TASK
The listing below should be written out exactly; please include all of it.

= = =

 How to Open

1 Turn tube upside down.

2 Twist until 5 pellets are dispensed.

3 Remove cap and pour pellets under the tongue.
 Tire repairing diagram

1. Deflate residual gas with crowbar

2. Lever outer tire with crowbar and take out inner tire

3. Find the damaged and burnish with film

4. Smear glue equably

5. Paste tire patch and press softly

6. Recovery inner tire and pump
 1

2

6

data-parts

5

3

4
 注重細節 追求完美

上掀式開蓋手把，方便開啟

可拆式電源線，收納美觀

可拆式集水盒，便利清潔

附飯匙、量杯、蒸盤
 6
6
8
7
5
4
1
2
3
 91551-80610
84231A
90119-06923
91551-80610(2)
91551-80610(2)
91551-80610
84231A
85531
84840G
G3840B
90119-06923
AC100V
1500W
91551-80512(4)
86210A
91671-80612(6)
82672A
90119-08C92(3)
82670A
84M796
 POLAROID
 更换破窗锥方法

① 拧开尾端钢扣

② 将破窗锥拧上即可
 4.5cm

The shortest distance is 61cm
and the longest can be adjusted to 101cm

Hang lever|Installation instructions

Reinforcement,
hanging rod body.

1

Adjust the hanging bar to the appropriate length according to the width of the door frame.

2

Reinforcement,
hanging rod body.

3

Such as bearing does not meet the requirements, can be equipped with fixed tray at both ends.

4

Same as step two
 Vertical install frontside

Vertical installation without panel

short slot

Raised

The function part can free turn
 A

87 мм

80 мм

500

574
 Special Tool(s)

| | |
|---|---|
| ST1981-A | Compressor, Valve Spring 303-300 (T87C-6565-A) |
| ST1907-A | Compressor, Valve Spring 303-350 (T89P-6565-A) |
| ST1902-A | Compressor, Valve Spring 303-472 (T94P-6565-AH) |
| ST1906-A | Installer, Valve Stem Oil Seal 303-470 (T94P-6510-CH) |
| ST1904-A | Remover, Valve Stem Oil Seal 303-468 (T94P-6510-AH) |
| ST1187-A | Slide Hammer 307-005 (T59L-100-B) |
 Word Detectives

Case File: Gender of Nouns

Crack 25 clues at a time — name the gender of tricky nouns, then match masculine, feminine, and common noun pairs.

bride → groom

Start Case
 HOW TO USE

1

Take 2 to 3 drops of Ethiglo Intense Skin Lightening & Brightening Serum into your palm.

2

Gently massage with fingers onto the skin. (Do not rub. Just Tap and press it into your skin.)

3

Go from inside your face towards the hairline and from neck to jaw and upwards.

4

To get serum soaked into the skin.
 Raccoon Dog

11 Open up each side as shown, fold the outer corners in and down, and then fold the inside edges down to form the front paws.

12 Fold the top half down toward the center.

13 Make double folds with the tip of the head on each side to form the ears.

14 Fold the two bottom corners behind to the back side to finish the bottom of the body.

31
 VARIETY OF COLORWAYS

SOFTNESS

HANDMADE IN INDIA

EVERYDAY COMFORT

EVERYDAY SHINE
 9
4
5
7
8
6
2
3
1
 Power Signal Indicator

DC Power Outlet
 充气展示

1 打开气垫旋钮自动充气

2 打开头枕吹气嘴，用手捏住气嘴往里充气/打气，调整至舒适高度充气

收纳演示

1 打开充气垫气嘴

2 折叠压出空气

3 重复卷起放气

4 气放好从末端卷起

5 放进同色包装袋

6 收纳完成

= = =

ANSWER SECTION
 How to Open

1 Turn tube upside down.

2 Twist until 5 pellets are dispensed.

3 Remove cap and pour pellets under the tongue.
 Tire repairing diagram

1. Deflate residual gas with crowbar

2. Lever outer tire with crowbar and take out inner tire

3. Find the damaged and burnish with film

4. Smear glue equably

5. Paste tire patch and press softly

6. Recovery inner tire and pump
 1

2

6

data-parts

5

3

4
 注重細節 追求完美

上掀式開蓋手把，方便開啟

可拆式電源線，收納美觀

可拆式集水盒，便利清潔

附飯匙、量杯、蒸盤
 6
6
8
7
5
4
1
2
3
 91551-80610
84231A
90119-06923
91551-80610(2)
91551-80610(2)
91551-80610
84231A
85531
84840G
G3840B
90119-06923
AC100V
1500W
91551-80512(4)
86210A
91671-80612(6)
82672A
90119-08C92(3)
82670A
84M796
 POLAROID
 更换破窗锥方法

① 拧开尾端钢扣

② 将破窗锥拧上即可
 4.5cm

The shortest distance is 61cm
and the longest can be adjusted to 101cm

Hang lever|Installation instructions

Reinforcement,
hanging rod body.

1

Adjust the hanging bar to the appropriate length according to the width of the door frame.

2

Reinforcement,
hanging rod body.

3

Such as bearing does not meet the requirements, can be equipped with fixed tray at both ends.

4

Same as step two
 Vertical install frontside

Vertical installation without panel

short slot

Raised

The function part can free turn
 A

87 мм

80 мм

500

574
 Special Tool(s)

| | |
|---|---|
| ST1981-A | Compressor, Valve Spring 303-300 (T87C-6565-A) |
| ST1907-A | Compressor, Valve Spring 303-350 (T89P-6565-A) |
| ST1902-A | Compressor, Valve Spring 303-472 (T94P-6565-AH) |
| ST1906-A | Installer, Valve Stem Oil Seal 303-470 (T94P-6510-CH) |
| ST1904-A | Remover, Valve Stem Oil Seal 303-468 (T94P-6510-AH) |
| ST1187-A | Slide Hammer 307-005 (T59L-100-B) |
 Word Detectives

Case File: Gender of Nouns

Crack 25 clues at a time — name the gender of tricky nouns, then match masculine, feminine, and common noun pairs.

bride → groom

Start Case
 HOW TO USE

1

Take 2 to 3 drops of Ethiglo Intense Skin Lightening & Brightening Serum into your palm.

2

Gently massage with fingers onto the skin. (Do not rub. Just Tap and press it into your skin.)

3

Go from inside your face towards the hairline and from neck to jaw and upwards.

4

To get serum soaked into the skin.
 Raccoon Dog

11 Open up each side as shown, fold the outer corners in and down, and then fold the inside edges down to form the front paws.

12 Fold the top half down toward the center.

13 Make double folds with the tip of the head on each side to form the ears.

14 Fold the two bottom corners behind to the back side to finish the bottom of the body.

31
 VARIETY OF COLORWAYS

SOFTNESS

HANDMADE IN INDIA

EVERYDAY COMFORT

EVERYDAY SHINE
 9
4
5
7
8
6
2
3
1
 Power Signal Indicator

DC Power Outlet
 充气展示

1 打开气垫旋钮自动充气

2 打开头枕吹气嘴，用手捏住气嘴往里充气/打气，调整至舒适高度充气

收纳演示

1 打开充气垫气嘴

2 折叠压出空气

3 重复卷起放气

4 气放好从末端卷起

5 放进同色包装袋

6 收纳完成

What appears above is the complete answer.